Page MenuHomePhabricator

Exception executing job: EchoNotificationJob "No EchoEvent found with ID ..."
Closed, ResolvedPublic

Description

Error

Request ID: W6K7VQrAEHAAAKn0538AAADW

message
Exception executing job: EchoNotificationJob ##### eventId=809751 requestId=W6K7VQrAEHAAAKn0538AAADW : MWException: No EchoEvent found with ID: 809751
stacktrace
0 /srv/mediawiki/php-1.32.0-wmf.22/extensions/Echo/includes/model/Event.php(339): EchoEventMapper->fetchById(integer, boolean)
#1 /srv/mediawiki/php-1.32.0-wmf.22/extensions/Echo/includes/model/Event.php(382): EchoEvent->loadFromID(integer)
#2 /srv/mediawiki/php-1.32.0-wmf.22/extensions/Echo/includes/jobs/NotificationJob.php(13): EchoEvent::newFromID(integer)
#3 /srv/mediawiki/php-1.32.0-wmf.22/extensions/EventBus/includes/JobExecutor.php(64): EchoNotificationJob->run()
#4 /srv/mediawiki/rpc/RunSingleJob.php(67): JobExecutor->execute(array)
exception
[{exception_id}] {exception_url}   MWException from line 55 of /srv/mediawiki/php-1.32.0-wmf.22/extensions/Echo/includes/mapper/EventMapper.php: No EchoEvent found with ID: 809751

Notes

Seems to only affect www.mediawiki.org. Filing retroactively given it has recorded from previous branches as well, going back to 1.32.0-wmf.18.

Details

Related Gerrit Patches:

Related Objects

Event Timeline

Krinkle created this task.Sep 19 2018, 10:16 PM
Restricted Application added a project: Growth-Team. · View Herald TranscriptSep 19 2018, 10:16 PM
Restricted Application added a subscriber: Aklapper. · View Herald Transcript

(Still seen on 1.32.0-wmf.24)

For reference, the code in the job goes like this:

MWEchoDbFactory::newFromDefault()->waitForSlaves();
$event = EchoEvent::newFromID( $this->eventId );
EchoNotificationController::notify( $event, false );

with the exception being thrown by the second line.

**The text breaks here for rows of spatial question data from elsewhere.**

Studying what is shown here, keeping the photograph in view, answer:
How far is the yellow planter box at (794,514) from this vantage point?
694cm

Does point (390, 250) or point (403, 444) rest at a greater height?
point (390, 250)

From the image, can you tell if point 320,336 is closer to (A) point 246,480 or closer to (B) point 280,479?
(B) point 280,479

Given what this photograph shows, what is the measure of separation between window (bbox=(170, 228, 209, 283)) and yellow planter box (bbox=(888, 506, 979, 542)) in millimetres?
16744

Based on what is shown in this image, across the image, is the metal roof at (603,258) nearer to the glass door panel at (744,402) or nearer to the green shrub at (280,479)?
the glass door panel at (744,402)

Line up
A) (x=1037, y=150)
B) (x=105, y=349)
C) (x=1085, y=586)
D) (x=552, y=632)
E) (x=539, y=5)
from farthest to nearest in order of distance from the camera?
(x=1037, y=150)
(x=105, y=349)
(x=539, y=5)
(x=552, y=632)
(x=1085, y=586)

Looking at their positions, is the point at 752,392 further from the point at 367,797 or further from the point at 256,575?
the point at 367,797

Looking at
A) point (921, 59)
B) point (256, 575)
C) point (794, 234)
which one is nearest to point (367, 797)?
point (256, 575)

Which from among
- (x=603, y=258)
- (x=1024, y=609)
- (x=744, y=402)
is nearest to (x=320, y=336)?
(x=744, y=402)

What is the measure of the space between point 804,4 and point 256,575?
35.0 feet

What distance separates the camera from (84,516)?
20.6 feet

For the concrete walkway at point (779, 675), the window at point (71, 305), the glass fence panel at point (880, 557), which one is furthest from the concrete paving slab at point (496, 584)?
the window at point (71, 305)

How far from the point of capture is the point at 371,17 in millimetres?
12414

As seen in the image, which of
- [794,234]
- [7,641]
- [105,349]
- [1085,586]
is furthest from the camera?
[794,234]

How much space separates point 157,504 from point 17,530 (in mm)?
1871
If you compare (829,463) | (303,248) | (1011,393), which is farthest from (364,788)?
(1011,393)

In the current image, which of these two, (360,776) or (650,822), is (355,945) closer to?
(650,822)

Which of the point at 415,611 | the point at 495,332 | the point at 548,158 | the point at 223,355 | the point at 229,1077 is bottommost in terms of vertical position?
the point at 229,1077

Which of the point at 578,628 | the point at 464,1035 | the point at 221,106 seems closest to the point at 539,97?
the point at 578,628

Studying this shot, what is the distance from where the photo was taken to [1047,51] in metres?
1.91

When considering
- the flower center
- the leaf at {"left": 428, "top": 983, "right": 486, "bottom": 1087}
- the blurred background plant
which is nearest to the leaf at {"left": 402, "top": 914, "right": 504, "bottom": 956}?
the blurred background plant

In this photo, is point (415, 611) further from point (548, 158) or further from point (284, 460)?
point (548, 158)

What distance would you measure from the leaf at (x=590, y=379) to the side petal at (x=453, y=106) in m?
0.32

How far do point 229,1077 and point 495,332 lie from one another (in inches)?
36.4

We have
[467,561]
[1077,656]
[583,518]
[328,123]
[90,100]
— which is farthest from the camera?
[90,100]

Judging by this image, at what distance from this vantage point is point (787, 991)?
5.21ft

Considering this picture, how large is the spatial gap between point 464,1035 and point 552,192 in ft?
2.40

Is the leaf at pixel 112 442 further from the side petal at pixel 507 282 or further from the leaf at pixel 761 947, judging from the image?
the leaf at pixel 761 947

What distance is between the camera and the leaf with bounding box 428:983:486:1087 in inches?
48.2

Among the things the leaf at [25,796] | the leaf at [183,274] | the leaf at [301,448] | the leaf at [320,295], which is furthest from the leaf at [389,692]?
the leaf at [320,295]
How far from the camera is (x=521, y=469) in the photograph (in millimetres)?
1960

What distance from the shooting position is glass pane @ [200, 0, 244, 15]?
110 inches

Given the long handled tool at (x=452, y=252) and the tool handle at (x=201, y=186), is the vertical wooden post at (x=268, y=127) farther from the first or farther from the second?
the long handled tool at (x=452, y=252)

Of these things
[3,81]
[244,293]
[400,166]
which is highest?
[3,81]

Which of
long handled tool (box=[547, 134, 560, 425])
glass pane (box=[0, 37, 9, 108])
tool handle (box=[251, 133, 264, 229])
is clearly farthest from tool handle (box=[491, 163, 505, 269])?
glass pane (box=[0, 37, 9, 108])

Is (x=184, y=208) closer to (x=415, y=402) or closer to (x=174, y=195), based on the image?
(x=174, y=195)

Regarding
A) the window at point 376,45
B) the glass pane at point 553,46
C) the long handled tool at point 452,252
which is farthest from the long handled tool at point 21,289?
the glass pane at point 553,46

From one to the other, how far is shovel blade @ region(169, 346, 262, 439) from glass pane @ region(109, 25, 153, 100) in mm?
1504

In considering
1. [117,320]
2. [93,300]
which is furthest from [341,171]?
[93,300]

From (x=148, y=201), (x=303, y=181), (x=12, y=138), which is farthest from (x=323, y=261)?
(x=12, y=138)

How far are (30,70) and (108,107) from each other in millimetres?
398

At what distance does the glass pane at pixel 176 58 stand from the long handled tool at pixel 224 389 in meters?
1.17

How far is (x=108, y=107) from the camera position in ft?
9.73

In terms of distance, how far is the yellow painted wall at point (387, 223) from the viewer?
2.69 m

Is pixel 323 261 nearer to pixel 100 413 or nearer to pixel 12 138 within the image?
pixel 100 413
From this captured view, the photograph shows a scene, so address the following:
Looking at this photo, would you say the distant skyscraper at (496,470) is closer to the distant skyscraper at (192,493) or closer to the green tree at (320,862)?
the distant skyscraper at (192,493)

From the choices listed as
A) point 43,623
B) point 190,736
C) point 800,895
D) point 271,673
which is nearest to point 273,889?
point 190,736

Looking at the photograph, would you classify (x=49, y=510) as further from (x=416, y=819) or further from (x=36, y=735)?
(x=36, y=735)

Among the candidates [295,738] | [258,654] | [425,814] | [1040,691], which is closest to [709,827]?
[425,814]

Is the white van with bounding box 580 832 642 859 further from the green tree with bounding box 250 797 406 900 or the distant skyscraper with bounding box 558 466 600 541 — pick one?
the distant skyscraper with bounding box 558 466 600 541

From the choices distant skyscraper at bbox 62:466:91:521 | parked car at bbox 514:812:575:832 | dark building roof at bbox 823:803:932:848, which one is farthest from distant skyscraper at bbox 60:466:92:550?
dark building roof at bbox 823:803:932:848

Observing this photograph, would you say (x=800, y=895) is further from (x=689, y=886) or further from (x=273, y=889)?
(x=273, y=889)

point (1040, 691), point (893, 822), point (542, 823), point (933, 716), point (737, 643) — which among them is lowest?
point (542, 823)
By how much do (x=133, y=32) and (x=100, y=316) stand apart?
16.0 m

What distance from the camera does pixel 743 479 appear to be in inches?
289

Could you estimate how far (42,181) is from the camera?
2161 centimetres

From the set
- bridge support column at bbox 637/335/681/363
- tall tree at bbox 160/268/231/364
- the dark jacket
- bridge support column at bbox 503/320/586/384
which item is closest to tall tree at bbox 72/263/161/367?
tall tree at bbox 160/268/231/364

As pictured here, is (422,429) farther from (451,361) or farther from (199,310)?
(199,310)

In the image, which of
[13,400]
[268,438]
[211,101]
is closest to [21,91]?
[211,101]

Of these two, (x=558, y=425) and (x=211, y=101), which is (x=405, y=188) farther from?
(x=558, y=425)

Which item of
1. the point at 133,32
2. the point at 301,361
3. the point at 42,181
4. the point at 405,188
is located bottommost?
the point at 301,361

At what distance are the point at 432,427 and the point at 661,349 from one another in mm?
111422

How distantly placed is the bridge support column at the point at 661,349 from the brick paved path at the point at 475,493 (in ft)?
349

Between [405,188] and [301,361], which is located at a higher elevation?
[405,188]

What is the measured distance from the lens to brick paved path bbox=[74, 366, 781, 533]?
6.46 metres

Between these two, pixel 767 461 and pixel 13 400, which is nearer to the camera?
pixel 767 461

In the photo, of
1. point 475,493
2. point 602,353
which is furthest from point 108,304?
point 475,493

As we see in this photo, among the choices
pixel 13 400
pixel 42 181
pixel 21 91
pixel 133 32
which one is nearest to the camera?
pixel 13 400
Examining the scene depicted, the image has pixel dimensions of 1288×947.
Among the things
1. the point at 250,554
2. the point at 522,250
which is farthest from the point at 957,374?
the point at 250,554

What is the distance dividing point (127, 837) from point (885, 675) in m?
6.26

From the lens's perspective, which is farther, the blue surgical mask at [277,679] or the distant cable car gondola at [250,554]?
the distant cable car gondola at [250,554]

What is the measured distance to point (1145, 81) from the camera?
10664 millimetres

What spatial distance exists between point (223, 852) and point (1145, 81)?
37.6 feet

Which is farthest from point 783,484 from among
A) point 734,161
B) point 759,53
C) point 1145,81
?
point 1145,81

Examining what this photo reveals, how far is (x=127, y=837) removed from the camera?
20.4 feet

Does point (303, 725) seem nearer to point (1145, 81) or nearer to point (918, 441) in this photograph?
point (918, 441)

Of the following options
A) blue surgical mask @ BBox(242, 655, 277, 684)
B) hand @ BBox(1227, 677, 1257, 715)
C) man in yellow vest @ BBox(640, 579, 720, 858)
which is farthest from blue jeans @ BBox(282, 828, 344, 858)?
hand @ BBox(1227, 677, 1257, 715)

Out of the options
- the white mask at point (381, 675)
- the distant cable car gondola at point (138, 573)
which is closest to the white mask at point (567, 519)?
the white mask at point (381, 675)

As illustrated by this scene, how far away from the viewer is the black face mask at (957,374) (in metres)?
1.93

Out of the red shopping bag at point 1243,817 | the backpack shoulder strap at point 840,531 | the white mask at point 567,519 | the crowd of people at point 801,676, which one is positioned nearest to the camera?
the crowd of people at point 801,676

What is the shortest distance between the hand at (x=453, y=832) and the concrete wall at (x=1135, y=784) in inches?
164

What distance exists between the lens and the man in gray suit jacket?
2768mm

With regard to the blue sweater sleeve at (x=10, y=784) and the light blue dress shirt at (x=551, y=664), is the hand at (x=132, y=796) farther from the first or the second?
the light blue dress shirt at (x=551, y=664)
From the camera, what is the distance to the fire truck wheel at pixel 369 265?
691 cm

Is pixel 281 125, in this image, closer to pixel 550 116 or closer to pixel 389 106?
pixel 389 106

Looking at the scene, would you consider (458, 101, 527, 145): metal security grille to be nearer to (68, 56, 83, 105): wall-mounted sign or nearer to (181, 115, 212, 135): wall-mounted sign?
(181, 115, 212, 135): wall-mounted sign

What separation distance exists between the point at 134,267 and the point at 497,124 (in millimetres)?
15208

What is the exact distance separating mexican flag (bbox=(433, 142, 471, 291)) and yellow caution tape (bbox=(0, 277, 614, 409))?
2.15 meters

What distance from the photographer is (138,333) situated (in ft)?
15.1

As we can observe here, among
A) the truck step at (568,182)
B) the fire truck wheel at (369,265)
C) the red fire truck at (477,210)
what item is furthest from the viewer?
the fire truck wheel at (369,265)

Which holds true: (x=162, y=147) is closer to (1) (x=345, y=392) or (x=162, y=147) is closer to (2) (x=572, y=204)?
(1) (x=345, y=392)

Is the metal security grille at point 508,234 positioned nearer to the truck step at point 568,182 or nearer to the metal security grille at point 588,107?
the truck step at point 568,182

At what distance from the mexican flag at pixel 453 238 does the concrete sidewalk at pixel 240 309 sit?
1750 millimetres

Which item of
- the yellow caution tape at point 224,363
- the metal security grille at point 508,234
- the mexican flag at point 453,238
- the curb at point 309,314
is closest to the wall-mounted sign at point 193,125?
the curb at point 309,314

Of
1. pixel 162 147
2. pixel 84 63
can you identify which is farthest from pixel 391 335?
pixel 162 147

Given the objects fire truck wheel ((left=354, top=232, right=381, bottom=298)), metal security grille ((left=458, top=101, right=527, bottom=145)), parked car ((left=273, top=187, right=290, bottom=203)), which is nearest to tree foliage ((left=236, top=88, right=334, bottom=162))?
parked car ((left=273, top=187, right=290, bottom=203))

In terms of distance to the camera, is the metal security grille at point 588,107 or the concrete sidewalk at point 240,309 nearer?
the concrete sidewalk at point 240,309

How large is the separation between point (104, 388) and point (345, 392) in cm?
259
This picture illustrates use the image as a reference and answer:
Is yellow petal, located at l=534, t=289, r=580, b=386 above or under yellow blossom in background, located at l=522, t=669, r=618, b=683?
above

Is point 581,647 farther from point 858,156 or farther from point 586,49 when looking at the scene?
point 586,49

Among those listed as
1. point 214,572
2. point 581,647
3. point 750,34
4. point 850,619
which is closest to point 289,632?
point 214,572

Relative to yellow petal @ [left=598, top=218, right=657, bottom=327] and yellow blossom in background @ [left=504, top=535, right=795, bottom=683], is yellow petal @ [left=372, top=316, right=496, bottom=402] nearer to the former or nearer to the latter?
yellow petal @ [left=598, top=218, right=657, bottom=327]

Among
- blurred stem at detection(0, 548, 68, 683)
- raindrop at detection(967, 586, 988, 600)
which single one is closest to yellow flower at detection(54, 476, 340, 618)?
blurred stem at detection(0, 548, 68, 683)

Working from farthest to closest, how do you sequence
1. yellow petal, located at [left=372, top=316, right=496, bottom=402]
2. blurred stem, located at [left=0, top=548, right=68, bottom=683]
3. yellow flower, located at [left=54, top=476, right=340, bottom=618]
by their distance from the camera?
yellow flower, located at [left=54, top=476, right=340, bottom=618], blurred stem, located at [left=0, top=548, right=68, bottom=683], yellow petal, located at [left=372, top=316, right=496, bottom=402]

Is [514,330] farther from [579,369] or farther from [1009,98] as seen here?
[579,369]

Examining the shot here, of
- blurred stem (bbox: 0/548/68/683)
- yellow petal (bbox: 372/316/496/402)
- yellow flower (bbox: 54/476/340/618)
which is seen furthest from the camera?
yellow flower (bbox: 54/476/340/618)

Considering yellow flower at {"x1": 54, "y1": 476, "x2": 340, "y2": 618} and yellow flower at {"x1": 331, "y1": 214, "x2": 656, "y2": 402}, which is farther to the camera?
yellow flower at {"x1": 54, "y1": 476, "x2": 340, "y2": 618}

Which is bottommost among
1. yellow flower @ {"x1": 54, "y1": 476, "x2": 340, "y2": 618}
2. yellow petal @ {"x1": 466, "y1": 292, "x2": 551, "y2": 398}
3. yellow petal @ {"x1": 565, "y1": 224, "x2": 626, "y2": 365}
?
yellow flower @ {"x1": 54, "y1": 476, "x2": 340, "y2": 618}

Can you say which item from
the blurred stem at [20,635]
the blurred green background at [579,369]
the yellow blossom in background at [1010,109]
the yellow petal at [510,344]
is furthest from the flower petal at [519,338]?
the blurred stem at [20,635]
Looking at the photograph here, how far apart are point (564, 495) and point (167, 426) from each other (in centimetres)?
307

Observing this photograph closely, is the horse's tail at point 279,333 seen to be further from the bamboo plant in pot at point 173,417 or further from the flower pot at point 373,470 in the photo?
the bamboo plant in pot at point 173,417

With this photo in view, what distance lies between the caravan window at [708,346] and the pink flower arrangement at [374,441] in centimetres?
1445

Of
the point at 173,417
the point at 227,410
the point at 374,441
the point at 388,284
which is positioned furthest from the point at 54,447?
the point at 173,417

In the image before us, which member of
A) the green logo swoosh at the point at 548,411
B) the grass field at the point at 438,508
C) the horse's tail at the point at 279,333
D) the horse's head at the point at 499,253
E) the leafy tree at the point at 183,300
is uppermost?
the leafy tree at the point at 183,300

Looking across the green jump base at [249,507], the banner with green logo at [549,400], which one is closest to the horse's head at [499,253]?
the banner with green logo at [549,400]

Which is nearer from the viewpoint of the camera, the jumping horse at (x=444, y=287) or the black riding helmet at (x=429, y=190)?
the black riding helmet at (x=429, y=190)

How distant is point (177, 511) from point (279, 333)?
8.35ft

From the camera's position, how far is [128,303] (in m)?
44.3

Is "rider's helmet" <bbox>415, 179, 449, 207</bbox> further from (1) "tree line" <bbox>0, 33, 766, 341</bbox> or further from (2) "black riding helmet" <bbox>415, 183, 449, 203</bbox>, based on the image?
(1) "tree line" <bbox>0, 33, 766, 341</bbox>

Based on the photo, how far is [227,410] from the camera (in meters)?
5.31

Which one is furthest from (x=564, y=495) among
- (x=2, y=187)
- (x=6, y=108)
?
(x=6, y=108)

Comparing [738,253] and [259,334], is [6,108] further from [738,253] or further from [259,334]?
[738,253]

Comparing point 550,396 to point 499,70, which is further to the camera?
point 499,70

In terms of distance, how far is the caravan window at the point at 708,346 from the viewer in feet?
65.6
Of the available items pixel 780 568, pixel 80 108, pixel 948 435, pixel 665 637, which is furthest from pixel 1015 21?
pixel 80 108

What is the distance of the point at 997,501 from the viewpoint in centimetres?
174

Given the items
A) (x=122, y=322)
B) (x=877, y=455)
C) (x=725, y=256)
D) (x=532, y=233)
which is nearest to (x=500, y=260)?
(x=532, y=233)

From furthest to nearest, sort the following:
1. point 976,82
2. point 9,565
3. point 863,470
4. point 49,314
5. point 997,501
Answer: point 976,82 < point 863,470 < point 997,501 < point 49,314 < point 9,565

I have verified a handful of event_id from occurrences of this exception in logstash and they all exist in the database. Also, many of them have associated echo_notification rows so it look like the job eventually works but it spams the logs.

waitForSlaves() in the first line is clearly not working. I think LogBalancer->getMasterPos() is returning false since no connection is open at this point of the job execution.

EchoEventMapper->fetchById() has a "auto-retry to master" feature that doesn't seem to be kicking in (we would see re-entrance to the same function in the stack trace). It is controlled by EchoDbFactory->canRetryMaster(), which relies on LoadBalancer->hasOrMadeRecentMasterChanges().

My guess is that since a new LoadBalancer is instantiated in the job, it doesn't know about the recent insertion of the EchoEvent. While those operations are part of the same conceptual action, they are technically disconnected.

I think the way to fix this is to change the implementation of canRetryMaster() to be true when running from a job (it was previously changed to ensure it never kicks in from a GET request). I don't know if there's something like wfIsJob() or if wfIsCLI() would work?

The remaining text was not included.